Peg Stability Module
The Peg Stability Module (PSM) is responsible for allowing users to mint or redeem VOLT at the target price.
The PSM is a contract which holds a reserve of assets in order to exchange VOLT at the targt price in other assets, without a fee. There are two allowed actions mint()
- buy VOLT for the target price in the accepted asset, and redeem()
- sell VOLT back for the same. The current PSMs allow VOLT to be minted or redeemed in exchange for DAI or USDC.
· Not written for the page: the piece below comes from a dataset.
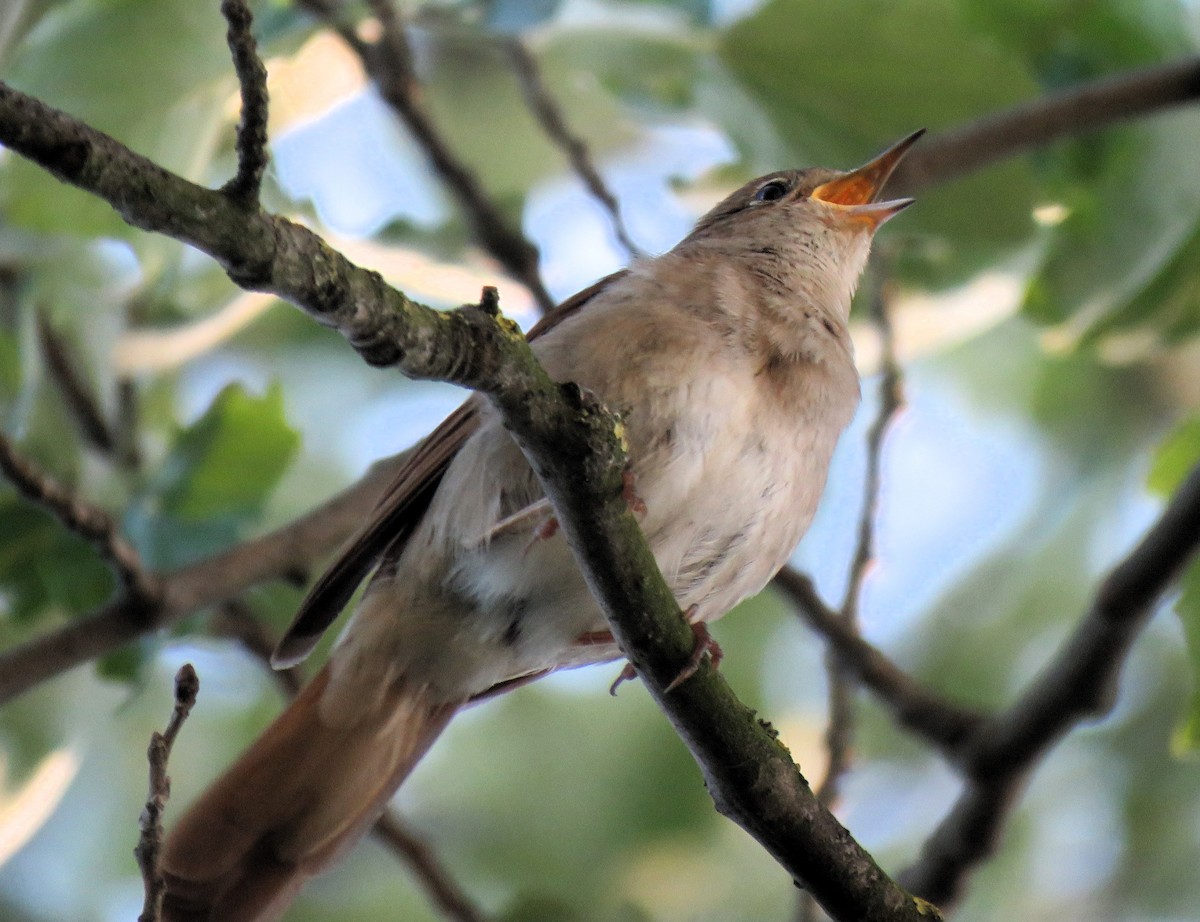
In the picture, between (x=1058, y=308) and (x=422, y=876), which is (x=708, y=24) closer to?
(x=1058, y=308)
The contract has a reservesThreshold of external assets meant to stand ready for redemptions. The PSM has a reserve threshold, which is the maximum target amount of asset to hold. Any assets above the reserve threshold can be sent into the PCV using allocateSurplus()
.
PSM Interfaces
The contract implements the following interfaces:
- PCVDeposit - to track reserves and balances
- OracleRef - to determine price of the asset
- RateLimitedMinter - to stop infinite mints and related issues.
PSM Fees
The PSM currently charges the following fees:
- 0 basis point fee on mint to allow Volt holders to mint Volt for the underlying assets with 0 friction.
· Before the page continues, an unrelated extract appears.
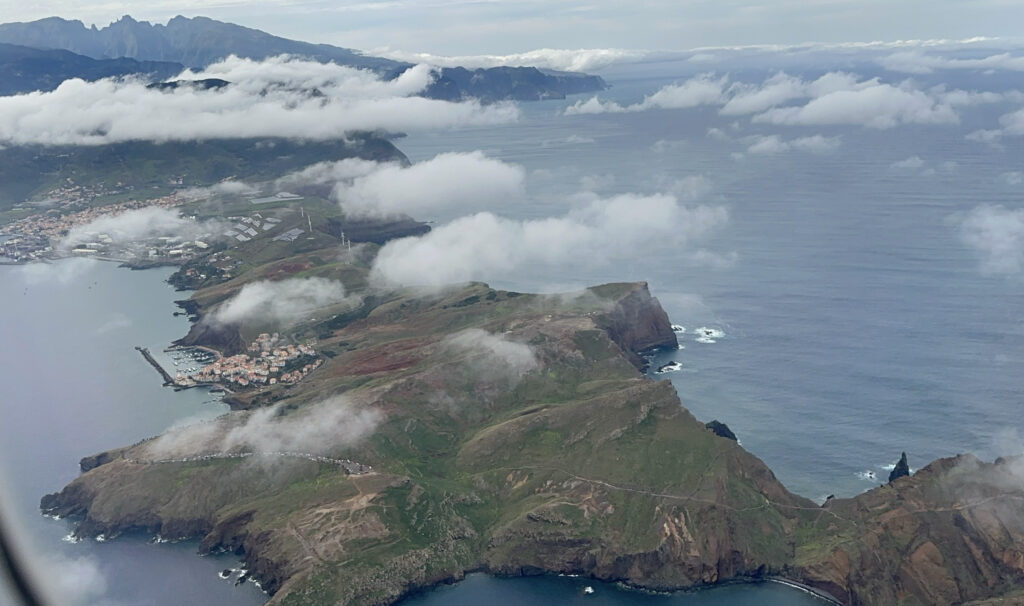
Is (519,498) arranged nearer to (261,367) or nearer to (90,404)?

- 0 basis point fee on redeem to allow Volt holders to redeem Volt for the underlying assets with 0 friction.
Design Iterations
Previous iterations of the PSM as in FEI Protocol used an oracle to determine the DAI price. However, this architecture was flawed and mostly resulted in Fei Protocol receiving toxic flow from MEV bots. The more recent PSMs currently in use for DAI and USDC assumes both stablecoins are always $1.